Chicago Police Fatally Shoot 2, Raising New Questions for a Force Under Scrutiny
Story by New York Times
Written by Monica Davey
CHICAGO — The police fatally shot a man and a woman on Chicago’s West Side early Saturday, setting off a new flurry of questions about a department already under intense scrutiny.
News releases from the department said officers had been answering a call about a domestic disturbance in the 4700 block of West Erie Street at 4:25 a.m. on Saturday when they were “confronted by a combative subject, resulting in the discharging of the officer’s weapon.” The woman was “accidentally struck,” the police said.
The authorities provided few other details, but family members of those killed said that the shooting raised concerns about how officers are trained to handle people with mental illnesses, and about the use of weapons when people uninvolved in a confrontation may be nearby.
The police arrived at a small beige residence in a neighborhood about six miles west of downtown after a relative reported that Quintonio LeGrier, 19, was behaving oddly and carrying a metal bat around the second-floor apartment where his father lived. Mr. LeGrier, whose mother told reporters he was a college student who had been experiencing mental health problems, was fatally shot.
Bettie Jones, 55, a first-floor tenant, was also fatally shot, apparently by accident, as she tried to answer a shared front door for the arriving officers. On Saturday night, the department extended “its deepest condolences to the victim’s family and friends.” She may have been standing near Mr. LeGrier as shots were fired, her brother, Melvin Jones, said.
“None of this needed to happen,” Mr. Jones said as relatives gathered hours later in the house to mourn and pray. “And they say there will be an investigation into the shooting? I already know how that will turn out. We all know how that will turn out. When is this going to end?”
The practices of the Chicago Police Department, the nation’s second-largest after New York City’s, is the subject of a Justice Department review after the release last month of a video showing a white police officer fatally shooting Laquan McDonald, a black 17-year-old, in 2014. The video, which the city fought for months to keep private, set off weeks of protests over race and policing here.
It prompted Mayor Rahm Emanuel to remove the heads of the police force and of the city’s Independent Police Review Authority, which investigates police shootings.
The authority, which has found claims of wrongdoing against officers to be valid in only two police shootings out of more than 400 since 2007, is reviewing the latest case, the Chicago police said. A spokesman for the police directed further inquiries to the authority.
An authority spokesman said that an investigation was in progress, but that it would be premature to provide further details, including the number of shots fired or the officers’ names.
Hours later, on Saturday afternoon, the police here were involved in a second shooting, this time in the Washington Heights neighborhood on the city’s South Side.
Police said they were responding to an “assault in progress” call when they came upon a man with a gun. An officer shot the man, who was in surgery at an area hospital on Saturday night, the police said.

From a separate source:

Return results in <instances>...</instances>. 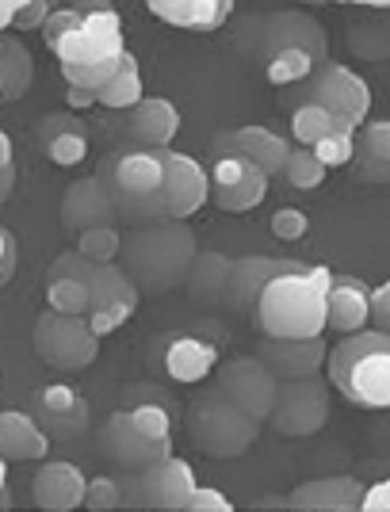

“I understand that you all, and all Chicagoans, are anxious for answers as to what happened here, and we will provide any and all information at the appropriate time, but now I just thank you in advance and I ask for your patience,” Sharon Fairley, the newly named acting chief administrator of the review authority, said at the scene of the second shooting.
In the fatal shooting earlier, Ms. Jones and Mr. LeGrier (whose name some officials said might have been capitalized differently, as Legrier) were both black. The Police Department did not reveal the identities or races of the officers involved.
Over a five-year period ending in 2014, officers here fatally shot 70 people, most of them black. That was the most among the nation’s 10 largest cities during the same period, according to the Better Government Association, a nonprofit watchdog group.
Family members of Mr. LeGrier and Ms. Jones said their deaths raised questions about the police’s handling of mental illness and about de-escalation training.
Some of them wondered aloud why a stun gun or backup help from other officers would not have been enough to manage an apparently volatile man with a baseball bat.
“It’s like you call for help and you lose someone,” Janet Cooksey, Mr. LeGrier’s mother, told the WGN television station. “And that has to stop.”
Ms. Jones’s boyfriend, who asked not to be named, said that he had been present when the shooting occurred, and that Ms. Jones had gotten up from bed to open a front door — shared by the first and second floors — for arriving police officers. He said Mr. LeGrier’s father, who is also the landlord for the building, had telephoned Ms. Jones from the second floor to alert her that the police were on their way and needed to be let in.
He said that when the officers arrived, Mr. LeGrier seemed to have rushed to the bottom of the stairs with his bat at nearly the same time Ms. Jones was opening the door.
“Then the shooting just started coming — bam, bam, bam!” he said. What appeared to be one bullet left a hole in the wall of a first-floor foyer wall, a bedroom and a bathroom, traveling all the way to Ms. Jones’s kitchen, where she had celebrated Christmas with some of her five grown children hours earlier.
“If you came here to her house, she took care of you, whoever you were,” Melvin Jones said of his sister, who grew up on the West Side of Chicago and worked at a baking company.
“She was everybody’s mama,” he said. “I’m not mad, but I’m hurt.”